Carl Icahn is famous on Wall Street for taking big positions in companies in an effort to influence the business decisions their management teams make. In a bit of a twist, short-seller Hindenburg Research targeted Icahn's public company, Icahn Enterprises (IEP -0.12%). This episode provides some light on what investors should do when short sellers pop up.

What is short selling?

Essentially, a short seller is looking to benefit from a drop in a stock's price. There are any number of reasons for expecting a stock's price to fall, from an extremely high valuation to company-specific issues that are expected to result in poor stock performance. In its most basic form, a short sale involves borrowing stock from a broker and selling it in the hope that it can be repurchased at a lower price later and returned to the broker. The profit is the difference between the sale price and the purchase price. 

A person with a shocked and surprised look at a computer.

Image source: Getty Images.

This is not a simple way to make money, and most investors should probably stick to buying for the long term. Active investors and professionals are the ones who frequently use this approach. It's important to note that the profit potential is limited to the stock price decline (which can only go to zero), while buying and holding can lead to unlimited upside potential. 

What's more interesting for individual investors is the fact that short sellers often put out research on the stocks they are targeting. The goal is to convince other investors to sell the shares, thus helping the short seller to make a profit by depressing the stock's price further. So you need to take such reports with a grain of salt.

Still, these reports can provide a valuable counterpoint to your own purchase thesis, which is most likely a positive one. And if you are like most humans, you will tend to spend more time focused on information that supports your view than information that refutes it. Thus the negatives of a short report can help you think more deeply about your investment decision.

Carl Icahn gets targeted

Carl Icahn is best known for trying to influence management teams via large ownership stakes in their companies. One of his investment vehicles is Icahn Enterprises, a public company. Recently, the prominent short-seller Hindenburg Research took aim at Icahn Enterprises, effectively turning the hunter into the hunted.

Hindenburg's thesis rests on a number of factors, including material inside ownership by Icahn and his family, a lofty valuation, and weak performance of the company's recent investments. Also, Icahn Enterprises paid a very large dividend that Hindenburg didn't feel was justified by the company's performance. That's a quick summary of a very large report.

However, if you own Icahn Enterprises it would be a good idea to do a deep dive on this report. You probably consider the connection with Carl Icahn important, and perhaps his historical success has led you to place a premium on his involvement that is no longer justified. And since Icahn and his family own a huge stake in Icahn Enterprises, that big dividend was basically Icahn paying himself. That's a potentially worrying proposition. Taking a second look at such things is probably a valuable use of your time.

The normal course of events here is that a short seller complains about stuff and the target company defends itself. And that's exactly what happened this time around. However, Icahn Enterprises did end up cutting its dividend in half, which resulted in a steep stock price decline. So, in some ways, Hindenburg appears to have won this fight -- for now. 

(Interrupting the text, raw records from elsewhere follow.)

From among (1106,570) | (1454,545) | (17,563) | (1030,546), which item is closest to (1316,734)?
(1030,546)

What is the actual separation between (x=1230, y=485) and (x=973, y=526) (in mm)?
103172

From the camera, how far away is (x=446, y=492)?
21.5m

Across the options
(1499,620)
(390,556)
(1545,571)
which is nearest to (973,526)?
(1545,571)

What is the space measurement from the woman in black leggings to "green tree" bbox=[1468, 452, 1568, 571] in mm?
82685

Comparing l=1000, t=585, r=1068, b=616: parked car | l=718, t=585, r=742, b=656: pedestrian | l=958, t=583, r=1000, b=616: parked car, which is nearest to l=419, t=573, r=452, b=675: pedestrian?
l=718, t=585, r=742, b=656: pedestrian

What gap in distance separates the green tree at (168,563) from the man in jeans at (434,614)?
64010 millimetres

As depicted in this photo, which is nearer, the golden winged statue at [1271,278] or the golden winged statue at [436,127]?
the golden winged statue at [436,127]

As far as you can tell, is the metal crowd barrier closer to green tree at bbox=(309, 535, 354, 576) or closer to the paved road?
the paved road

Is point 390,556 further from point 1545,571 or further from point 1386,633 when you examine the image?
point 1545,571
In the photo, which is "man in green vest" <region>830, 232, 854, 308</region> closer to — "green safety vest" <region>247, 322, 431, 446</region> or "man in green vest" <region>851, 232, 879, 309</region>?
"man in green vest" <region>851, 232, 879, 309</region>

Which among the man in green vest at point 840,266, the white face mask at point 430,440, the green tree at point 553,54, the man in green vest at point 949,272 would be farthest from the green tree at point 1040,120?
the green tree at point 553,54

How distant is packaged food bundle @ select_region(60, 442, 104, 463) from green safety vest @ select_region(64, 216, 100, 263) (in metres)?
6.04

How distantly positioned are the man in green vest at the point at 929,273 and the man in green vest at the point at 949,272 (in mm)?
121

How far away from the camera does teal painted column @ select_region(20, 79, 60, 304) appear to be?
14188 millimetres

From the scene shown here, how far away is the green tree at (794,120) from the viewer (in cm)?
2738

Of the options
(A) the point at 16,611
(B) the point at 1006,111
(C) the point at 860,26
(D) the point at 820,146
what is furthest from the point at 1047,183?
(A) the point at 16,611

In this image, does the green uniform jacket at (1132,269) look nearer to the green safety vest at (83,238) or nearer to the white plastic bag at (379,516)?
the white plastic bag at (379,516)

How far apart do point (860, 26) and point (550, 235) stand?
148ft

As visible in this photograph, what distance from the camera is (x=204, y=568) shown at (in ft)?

Indeed, in his defense of the company, Carl Icahn stressed that his activism is focused on long-term results. It can take years for one of his investments to play out, whereas Hindenburg was focused more on short-term factors. Only time will tell who is correct here over the long term, but it seems clear given the dividend cut that Hindenburg's criticism was reasonable in the near term. 

You'll want to understand why

You may completely disagree with Hindenburg about Icahn Enterprises and think that the company's long-term approach is spot on. That's perfectly fine, but short-seller research challenging that view is worth reading and digesting. You might decide to do nothing, or you might change your view. But you'll never know where you fall on the issues being raised unless you take the time to think about them more deeply. That's the biggest benefit you'll likely derive from short sellers.